Aim of the task: Starting at the line that contains "From the picture", print every remaining line of the entries, unchanged, and output nothing more.

━━━

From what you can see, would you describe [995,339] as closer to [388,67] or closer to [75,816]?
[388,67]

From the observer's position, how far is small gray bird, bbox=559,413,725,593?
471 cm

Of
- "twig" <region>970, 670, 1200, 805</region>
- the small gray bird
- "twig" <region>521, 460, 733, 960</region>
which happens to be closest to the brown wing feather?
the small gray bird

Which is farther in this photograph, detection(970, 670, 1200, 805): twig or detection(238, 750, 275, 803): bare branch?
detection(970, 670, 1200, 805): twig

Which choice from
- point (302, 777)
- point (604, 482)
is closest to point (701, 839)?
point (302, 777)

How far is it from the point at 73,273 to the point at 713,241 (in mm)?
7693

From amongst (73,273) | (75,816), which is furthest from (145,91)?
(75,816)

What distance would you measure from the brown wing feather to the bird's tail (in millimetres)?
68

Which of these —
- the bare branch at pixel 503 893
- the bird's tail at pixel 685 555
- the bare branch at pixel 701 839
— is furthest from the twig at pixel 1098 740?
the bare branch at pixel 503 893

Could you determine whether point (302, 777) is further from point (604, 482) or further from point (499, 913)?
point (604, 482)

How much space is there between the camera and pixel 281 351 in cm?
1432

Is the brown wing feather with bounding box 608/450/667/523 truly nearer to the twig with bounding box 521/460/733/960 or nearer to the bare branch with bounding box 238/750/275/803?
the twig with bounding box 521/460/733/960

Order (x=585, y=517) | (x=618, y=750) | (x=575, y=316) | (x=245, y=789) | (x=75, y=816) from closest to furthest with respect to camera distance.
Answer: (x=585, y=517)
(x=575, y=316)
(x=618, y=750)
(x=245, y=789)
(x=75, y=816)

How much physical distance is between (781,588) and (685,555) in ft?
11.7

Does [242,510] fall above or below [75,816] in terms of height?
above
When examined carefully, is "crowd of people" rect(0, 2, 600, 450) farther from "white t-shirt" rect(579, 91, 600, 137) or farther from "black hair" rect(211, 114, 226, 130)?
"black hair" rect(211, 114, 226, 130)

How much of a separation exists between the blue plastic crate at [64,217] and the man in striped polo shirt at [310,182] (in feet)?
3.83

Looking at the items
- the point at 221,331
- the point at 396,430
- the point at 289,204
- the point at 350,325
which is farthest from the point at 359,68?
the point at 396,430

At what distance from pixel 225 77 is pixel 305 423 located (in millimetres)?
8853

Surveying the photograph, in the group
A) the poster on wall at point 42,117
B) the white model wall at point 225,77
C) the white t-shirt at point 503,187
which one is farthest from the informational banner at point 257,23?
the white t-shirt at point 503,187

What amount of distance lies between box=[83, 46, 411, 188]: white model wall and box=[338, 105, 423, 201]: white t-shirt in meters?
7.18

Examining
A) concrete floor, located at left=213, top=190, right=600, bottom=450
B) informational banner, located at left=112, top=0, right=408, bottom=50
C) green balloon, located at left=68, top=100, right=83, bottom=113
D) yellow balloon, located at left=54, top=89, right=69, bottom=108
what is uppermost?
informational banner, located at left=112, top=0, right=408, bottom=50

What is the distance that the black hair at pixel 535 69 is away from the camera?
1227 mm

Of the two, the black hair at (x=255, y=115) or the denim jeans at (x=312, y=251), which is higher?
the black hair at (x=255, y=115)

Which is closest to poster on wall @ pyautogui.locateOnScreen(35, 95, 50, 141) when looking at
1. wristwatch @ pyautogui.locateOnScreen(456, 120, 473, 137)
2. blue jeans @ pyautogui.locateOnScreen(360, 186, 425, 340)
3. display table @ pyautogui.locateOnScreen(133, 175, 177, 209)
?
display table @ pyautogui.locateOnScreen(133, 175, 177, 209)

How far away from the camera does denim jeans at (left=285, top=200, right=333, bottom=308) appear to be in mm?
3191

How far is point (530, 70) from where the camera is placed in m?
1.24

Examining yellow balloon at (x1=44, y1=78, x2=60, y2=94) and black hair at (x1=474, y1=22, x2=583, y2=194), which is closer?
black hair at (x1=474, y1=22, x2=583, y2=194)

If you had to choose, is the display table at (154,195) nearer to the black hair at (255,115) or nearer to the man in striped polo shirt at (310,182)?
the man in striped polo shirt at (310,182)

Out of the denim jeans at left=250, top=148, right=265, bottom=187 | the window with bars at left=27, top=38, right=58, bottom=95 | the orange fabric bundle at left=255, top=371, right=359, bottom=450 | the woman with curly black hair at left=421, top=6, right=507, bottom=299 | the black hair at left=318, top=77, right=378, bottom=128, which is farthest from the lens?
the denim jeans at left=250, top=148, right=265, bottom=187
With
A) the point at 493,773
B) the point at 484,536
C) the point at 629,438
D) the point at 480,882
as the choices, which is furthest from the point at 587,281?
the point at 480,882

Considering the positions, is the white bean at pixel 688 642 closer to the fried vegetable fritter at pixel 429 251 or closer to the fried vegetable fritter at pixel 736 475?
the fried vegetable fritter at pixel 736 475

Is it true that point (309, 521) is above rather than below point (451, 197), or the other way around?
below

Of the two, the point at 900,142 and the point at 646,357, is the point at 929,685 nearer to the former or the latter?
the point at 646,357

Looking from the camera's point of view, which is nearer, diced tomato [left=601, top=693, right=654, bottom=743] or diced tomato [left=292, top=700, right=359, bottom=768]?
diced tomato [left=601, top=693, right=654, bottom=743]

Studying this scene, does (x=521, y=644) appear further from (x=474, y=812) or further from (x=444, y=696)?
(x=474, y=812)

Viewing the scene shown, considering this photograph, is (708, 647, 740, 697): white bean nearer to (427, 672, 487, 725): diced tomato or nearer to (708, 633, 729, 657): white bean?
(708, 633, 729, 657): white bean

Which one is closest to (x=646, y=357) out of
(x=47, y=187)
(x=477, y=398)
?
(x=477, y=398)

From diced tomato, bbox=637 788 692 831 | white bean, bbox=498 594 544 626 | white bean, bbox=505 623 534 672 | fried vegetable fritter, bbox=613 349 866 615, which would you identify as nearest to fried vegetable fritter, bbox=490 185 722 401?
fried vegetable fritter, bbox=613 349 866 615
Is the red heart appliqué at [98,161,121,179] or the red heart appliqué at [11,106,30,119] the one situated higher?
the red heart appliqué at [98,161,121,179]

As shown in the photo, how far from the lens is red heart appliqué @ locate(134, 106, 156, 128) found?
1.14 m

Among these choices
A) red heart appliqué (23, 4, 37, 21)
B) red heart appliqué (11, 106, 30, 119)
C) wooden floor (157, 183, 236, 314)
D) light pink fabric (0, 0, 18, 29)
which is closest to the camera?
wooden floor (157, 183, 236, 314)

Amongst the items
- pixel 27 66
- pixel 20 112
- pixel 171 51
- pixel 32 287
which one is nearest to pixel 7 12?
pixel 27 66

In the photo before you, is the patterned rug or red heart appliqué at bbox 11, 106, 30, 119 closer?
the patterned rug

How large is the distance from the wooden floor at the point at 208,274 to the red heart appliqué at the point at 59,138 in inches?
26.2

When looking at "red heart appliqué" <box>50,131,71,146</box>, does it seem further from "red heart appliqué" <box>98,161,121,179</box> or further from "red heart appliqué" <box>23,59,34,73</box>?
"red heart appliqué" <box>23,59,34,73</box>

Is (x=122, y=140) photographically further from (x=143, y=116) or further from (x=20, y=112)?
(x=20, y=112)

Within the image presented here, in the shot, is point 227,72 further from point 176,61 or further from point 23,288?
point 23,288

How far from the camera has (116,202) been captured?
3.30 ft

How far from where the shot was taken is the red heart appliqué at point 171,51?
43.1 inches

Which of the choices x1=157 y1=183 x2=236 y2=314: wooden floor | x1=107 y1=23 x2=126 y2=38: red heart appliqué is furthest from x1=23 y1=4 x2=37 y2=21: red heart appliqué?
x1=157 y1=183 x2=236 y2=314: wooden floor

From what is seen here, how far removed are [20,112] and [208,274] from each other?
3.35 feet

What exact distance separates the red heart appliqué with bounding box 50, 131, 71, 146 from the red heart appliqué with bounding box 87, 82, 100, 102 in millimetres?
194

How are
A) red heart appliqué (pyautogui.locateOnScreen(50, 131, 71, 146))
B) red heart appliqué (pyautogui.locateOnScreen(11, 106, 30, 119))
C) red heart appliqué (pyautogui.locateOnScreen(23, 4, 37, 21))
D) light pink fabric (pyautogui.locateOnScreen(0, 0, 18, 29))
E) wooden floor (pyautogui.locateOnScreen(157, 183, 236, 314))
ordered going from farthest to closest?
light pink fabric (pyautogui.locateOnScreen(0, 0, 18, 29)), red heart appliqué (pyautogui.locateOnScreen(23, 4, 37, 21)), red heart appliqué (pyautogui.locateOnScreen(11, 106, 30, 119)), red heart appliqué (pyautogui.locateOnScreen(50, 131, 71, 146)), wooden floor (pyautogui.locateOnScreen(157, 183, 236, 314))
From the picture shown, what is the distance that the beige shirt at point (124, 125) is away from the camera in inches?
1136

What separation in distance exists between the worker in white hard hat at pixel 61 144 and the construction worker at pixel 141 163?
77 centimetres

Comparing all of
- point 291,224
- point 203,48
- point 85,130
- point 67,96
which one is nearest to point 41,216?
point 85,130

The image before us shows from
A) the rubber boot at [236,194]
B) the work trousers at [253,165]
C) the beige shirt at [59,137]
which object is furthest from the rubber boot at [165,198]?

━━━

Exercise response:
From the picture shown, what is the distance that the beige shirt at point (124, 125) is away from the camera in inches?
1136

What separation in distance exists between the worker in white hard hat at pixel 61 144 and the construction worker at pixel 141 163?
77 centimetres

Comparing all of
- point 291,224
- point 203,48
- point 85,130
- point 67,96
which one is nearest to point 41,216?
point 85,130

The image before us shows from
A) the rubber boot at [236,194]
B) the work trousers at [253,165]
C) the beige shirt at [59,137]
which object is furthest from the rubber boot at [165,198]?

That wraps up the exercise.